Swedish region announces "personal lockdown" amid surging COVID cases
One of Sweden's most populous regions has asked residents to enter a "personal lockdown" in order to curb soaring COVID-19 cases, Euronews reported Wednesday.
Why it matters: Sweden's more relaxed approach to the pandemic prompted libertarians and conservatives, including Sen. Rand Paul (R-Ky.), to argue the U.S. should've adopted a similar strategy. But the country this week reported the highest infection rate in the EU.
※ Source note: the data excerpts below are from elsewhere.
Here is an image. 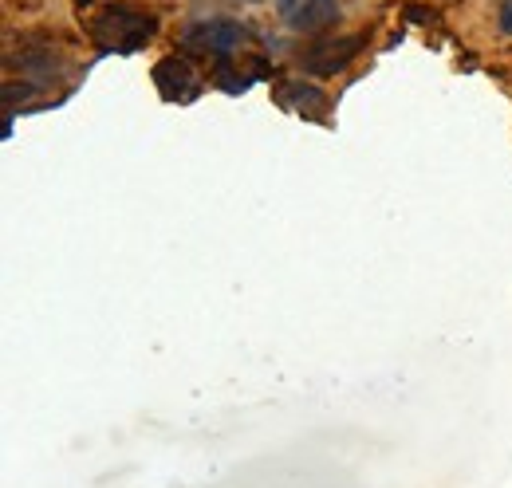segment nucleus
<instances>
[{
  "instance_id": "nucleus-1",
  "label": "nucleus",
  "mask_w": 512,
  "mask_h": 488,
  "mask_svg": "<svg viewBox=\"0 0 512 488\" xmlns=\"http://www.w3.org/2000/svg\"><path fill=\"white\" fill-rule=\"evenodd\" d=\"M154 32H158V20L146 8H134V4H107L91 20V36L103 52H134Z\"/></svg>"
},
{
  "instance_id": "nucleus-2",
  "label": "nucleus",
  "mask_w": 512,
  "mask_h": 488,
  "mask_svg": "<svg viewBox=\"0 0 512 488\" xmlns=\"http://www.w3.org/2000/svg\"><path fill=\"white\" fill-rule=\"evenodd\" d=\"M245 40H249V28L241 20L213 16V20H201V24L186 28L182 48L197 52V56H209V60H229L237 48H245Z\"/></svg>"
},
{
  "instance_id": "nucleus-3",
  "label": "nucleus",
  "mask_w": 512,
  "mask_h": 488,
  "mask_svg": "<svg viewBox=\"0 0 512 488\" xmlns=\"http://www.w3.org/2000/svg\"><path fill=\"white\" fill-rule=\"evenodd\" d=\"M276 12L296 32H323L339 20V0H276Z\"/></svg>"
},
{
  "instance_id": "nucleus-4",
  "label": "nucleus",
  "mask_w": 512,
  "mask_h": 488,
  "mask_svg": "<svg viewBox=\"0 0 512 488\" xmlns=\"http://www.w3.org/2000/svg\"><path fill=\"white\" fill-rule=\"evenodd\" d=\"M359 48H363V40H323L320 48H312L308 52V63L304 67H312V71H320V75H331V71H343L347 63L359 56Z\"/></svg>"
},
{
  "instance_id": "nucleus-5",
  "label": "nucleus",
  "mask_w": 512,
  "mask_h": 488,
  "mask_svg": "<svg viewBox=\"0 0 512 488\" xmlns=\"http://www.w3.org/2000/svg\"><path fill=\"white\" fill-rule=\"evenodd\" d=\"M158 87L170 95V99H193L197 91V75L190 71L186 60H166L158 67Z\"/></svg>"
},
{
  "instance_id": "nucleus-6",
  "label": "nucleus",
  "mask_w": 512,
  "mask_h": 488,
  "mask_svg": "<svg viewBox=\"0 0 512 488\" xmlns=\"http://www.w3.org/2000/svg\"><path fill=\"white\" fill-rule=\"evenodd\" d=\"M501 24H505V32H512V0L505 4V12H501Z\"/></svg>"
},
{
  "instance_id": "nucleus-7",
  "label": "nucleus",
  "mask_w": 512,
  "mask_h": 488,
  "mask_svg": "<svg viewBox=\"0 0 512 488\" xmlns=\"http://www.w3.org/2000/svg\"><path fill=\"white\" fill-rule=\"evenodd\" d=\"M91 4H95V0H75V8H91Z\"/></svg>"
}]
</instances>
By the numbers: Sweden reported a seven-day average of 625 new infections per million people, statistics published Tuesday by the scientific online publication OurWorldInData show.
What's happening: Mikael Köhler, health chief of the Swedish region of Uppsala, told Euronews regional health officials were asking each resident "to act like they are in a personal lockdown."
- "If they have to meet other people ... everyone has to suspect that everyone they are meeting could be infected," he added.
The big picture: Patient numbers in Sweden's intensive care units have surged "past the peak of the second wave around the turn of the year," Reuters reports.
- Sweden's chief epidemiologist Anders Tegnell said Tuesday there were "no signs of a decrease" in the spread officials were seeing, per Reuters.
- While the country has never imposed a strict lockdown like other nations, it has introduced measures including international travel restrictions and limits on public gatherings to eight and restaurant tables to four.
For the record: Uppsala is one of 13 of the 21 regions in Sweden to have implemented stricter pandemic measures this spring, according to The Local.
- "While this is a noticeably sharper tone, the actual recommendations in place in Uppsala remain the same, The Local notes.
- This guidance includes staying 2 meters (6.5 feet) from others, wearing a face mask if you need to use public transport, don't meet up with people you don't live with and work from home "if you can," per The Local.